_DIRECTIONS FOR THIS TASK:_
Render the material from the line containing "Among the red" through the line containing "388 centimetres" as a Markdown table with the columns Row and Material line, one numbered row per line. Leave out blank lines.

───── INPUT ─────

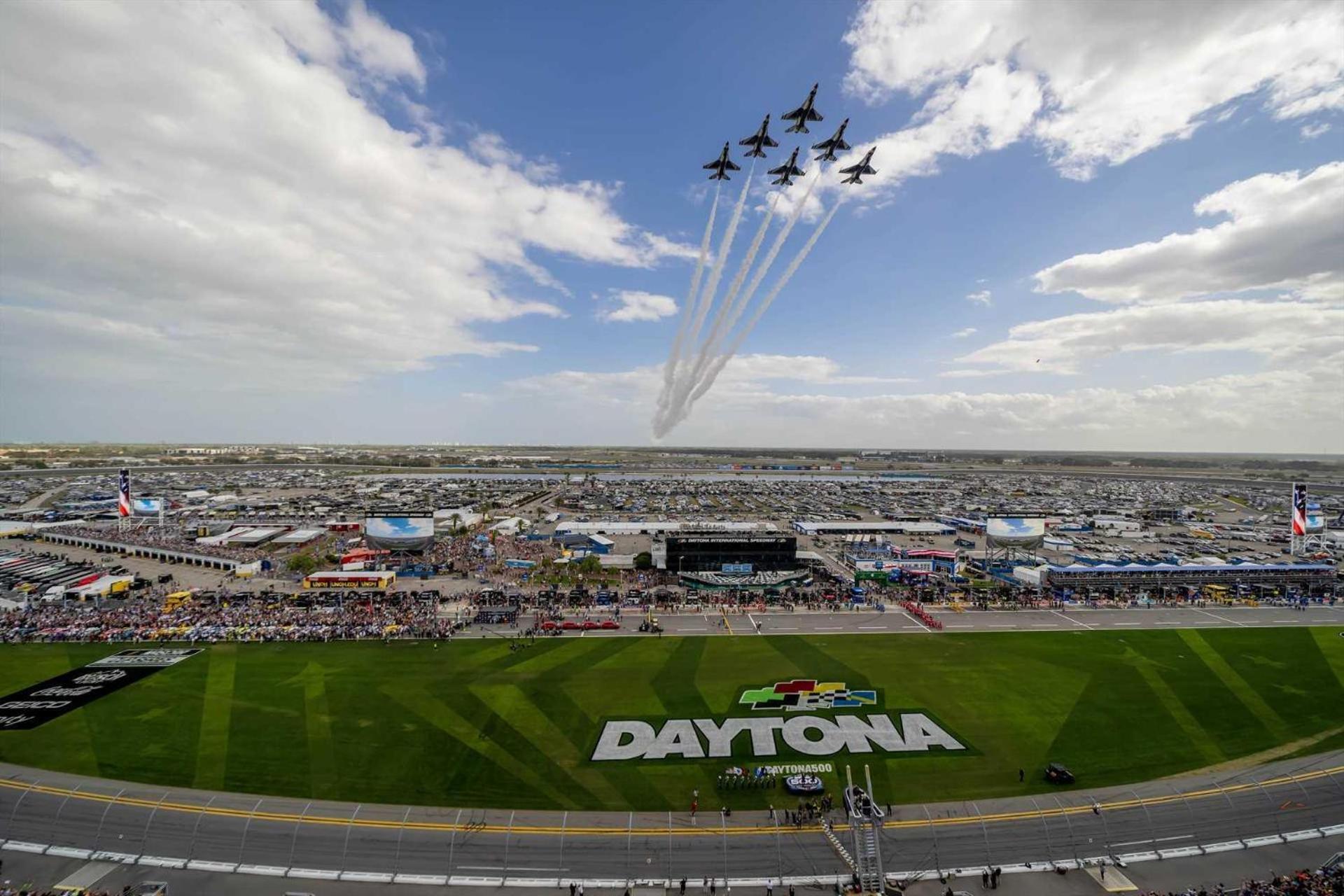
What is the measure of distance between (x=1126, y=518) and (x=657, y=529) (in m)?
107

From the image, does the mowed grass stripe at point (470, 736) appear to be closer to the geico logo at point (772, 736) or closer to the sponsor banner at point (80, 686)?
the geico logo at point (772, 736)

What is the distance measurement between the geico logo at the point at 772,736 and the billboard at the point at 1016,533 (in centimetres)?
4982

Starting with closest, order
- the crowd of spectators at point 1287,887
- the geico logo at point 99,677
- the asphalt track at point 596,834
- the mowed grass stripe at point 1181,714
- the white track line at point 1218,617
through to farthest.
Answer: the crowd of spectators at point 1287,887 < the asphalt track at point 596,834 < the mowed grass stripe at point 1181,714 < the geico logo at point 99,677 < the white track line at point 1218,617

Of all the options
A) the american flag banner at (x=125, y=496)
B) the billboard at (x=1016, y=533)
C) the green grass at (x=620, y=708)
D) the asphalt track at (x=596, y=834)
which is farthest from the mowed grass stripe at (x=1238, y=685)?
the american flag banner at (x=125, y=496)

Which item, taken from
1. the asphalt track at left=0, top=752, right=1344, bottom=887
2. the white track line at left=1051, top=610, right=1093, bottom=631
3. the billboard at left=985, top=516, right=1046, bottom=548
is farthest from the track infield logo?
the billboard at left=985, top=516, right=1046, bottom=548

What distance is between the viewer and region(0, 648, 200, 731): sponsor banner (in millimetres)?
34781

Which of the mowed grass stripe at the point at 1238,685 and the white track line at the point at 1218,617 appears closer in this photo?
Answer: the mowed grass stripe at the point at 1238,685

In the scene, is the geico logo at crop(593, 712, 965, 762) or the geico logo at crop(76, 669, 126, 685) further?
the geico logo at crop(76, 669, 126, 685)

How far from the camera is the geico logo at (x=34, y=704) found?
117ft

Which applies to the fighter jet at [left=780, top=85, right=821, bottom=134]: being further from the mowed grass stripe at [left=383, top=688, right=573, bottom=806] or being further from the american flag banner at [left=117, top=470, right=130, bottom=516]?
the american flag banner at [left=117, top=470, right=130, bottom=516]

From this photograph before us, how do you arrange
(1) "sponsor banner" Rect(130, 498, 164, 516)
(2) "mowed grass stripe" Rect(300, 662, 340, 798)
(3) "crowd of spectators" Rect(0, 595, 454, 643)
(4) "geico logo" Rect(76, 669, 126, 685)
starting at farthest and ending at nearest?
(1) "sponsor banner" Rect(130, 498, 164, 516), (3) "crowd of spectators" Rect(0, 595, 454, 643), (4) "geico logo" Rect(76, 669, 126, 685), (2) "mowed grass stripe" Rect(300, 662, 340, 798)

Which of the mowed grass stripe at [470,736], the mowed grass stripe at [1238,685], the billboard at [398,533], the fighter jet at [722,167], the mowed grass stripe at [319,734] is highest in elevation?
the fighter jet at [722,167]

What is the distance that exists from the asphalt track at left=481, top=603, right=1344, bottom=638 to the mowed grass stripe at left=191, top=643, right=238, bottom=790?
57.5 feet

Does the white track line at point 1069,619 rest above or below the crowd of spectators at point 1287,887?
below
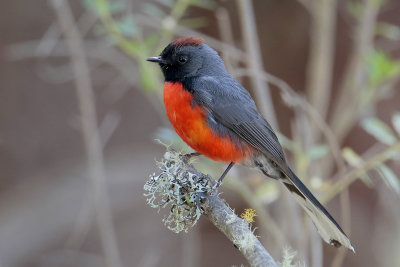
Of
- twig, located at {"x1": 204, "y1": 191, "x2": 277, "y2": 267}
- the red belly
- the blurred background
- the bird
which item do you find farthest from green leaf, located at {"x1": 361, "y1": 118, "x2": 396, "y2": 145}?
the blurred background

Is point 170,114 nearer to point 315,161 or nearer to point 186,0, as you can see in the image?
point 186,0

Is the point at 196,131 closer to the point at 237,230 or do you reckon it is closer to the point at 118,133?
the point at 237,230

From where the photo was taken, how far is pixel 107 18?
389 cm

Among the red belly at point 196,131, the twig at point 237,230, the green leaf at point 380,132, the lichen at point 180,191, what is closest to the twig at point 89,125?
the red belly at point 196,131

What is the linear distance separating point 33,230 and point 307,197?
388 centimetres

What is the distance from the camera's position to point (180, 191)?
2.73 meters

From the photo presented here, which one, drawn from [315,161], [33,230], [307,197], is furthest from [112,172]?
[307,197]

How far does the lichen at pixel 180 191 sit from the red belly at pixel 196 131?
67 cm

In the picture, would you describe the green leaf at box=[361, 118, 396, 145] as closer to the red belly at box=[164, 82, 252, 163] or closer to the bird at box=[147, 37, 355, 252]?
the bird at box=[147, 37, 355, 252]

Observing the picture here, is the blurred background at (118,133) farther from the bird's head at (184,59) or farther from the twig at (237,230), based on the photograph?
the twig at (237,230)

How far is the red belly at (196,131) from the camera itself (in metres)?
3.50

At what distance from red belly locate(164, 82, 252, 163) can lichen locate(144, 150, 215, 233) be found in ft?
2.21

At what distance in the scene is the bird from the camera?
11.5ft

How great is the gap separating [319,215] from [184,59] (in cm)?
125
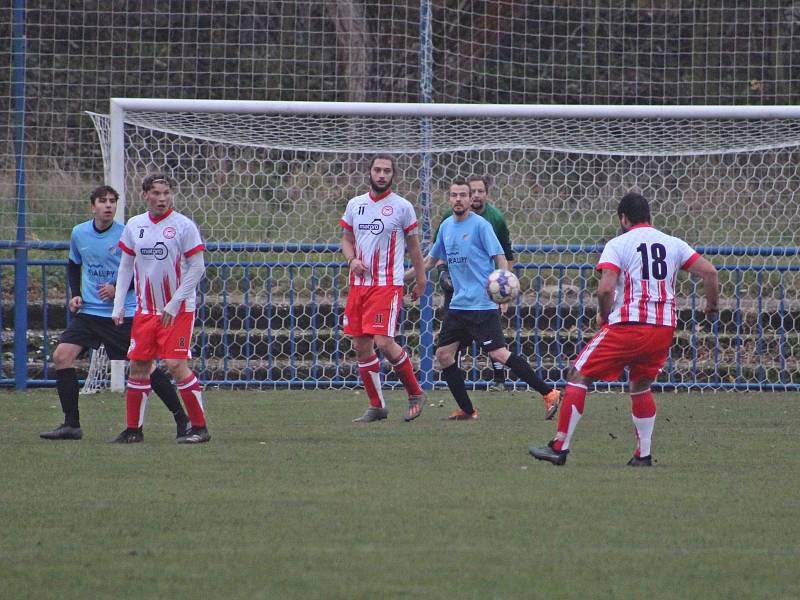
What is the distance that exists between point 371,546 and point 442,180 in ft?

─────
───── INPUT ─────

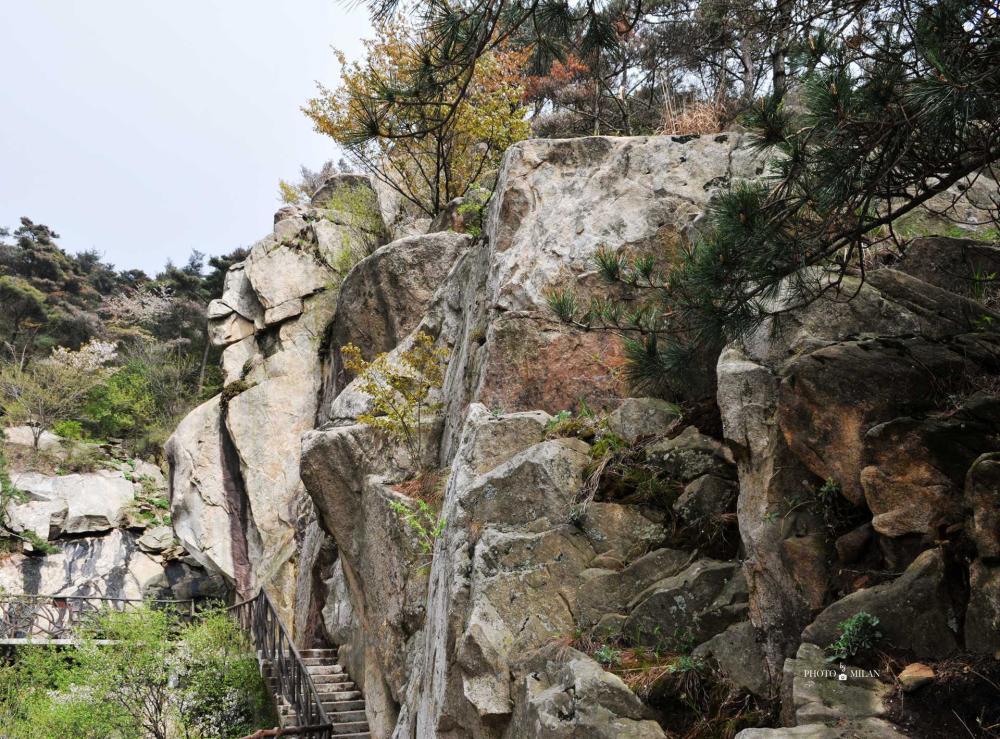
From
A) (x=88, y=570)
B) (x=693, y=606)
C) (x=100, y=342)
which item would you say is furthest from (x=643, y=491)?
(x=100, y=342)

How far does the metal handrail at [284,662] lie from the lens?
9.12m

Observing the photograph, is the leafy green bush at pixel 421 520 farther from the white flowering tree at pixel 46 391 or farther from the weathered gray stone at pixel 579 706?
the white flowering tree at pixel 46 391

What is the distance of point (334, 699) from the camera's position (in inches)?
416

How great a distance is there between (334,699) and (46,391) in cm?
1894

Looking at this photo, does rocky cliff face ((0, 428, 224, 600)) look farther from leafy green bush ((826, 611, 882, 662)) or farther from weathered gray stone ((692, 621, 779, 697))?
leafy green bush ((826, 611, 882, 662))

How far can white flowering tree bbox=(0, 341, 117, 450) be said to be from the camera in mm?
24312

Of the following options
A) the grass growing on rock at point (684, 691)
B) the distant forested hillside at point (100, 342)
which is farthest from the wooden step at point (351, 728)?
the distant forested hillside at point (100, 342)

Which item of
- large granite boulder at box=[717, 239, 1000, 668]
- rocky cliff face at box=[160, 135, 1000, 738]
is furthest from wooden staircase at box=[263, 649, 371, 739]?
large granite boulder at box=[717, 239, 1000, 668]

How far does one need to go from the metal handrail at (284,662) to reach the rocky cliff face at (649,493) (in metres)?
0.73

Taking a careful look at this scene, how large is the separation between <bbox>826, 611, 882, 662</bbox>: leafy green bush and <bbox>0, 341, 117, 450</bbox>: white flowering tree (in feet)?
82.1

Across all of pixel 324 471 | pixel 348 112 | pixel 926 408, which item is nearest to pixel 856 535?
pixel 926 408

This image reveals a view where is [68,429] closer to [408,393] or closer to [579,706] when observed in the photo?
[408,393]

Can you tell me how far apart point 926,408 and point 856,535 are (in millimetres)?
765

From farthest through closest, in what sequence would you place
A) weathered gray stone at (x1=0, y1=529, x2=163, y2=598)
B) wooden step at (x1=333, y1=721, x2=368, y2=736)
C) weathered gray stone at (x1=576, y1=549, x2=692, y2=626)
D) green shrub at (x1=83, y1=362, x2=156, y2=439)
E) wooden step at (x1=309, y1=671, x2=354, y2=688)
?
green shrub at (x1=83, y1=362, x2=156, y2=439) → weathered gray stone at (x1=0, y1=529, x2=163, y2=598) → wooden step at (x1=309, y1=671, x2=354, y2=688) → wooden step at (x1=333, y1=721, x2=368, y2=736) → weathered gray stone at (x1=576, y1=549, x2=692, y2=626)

─────

_EXERCISE RESULT:_
| Row | Material line |
|---|---|
| 1 | Among the red belly at point 196,131, the twig at point 237,230, the green leaf at point 380,132, the lichen at point 180,191, what is closest to the twig at point 89,125? |
| 2 | the red belly at point 196,131 |
| 3 | What is the linear distance separating point 33,230 and point 307,197? |
| 4 | 388 centimetres |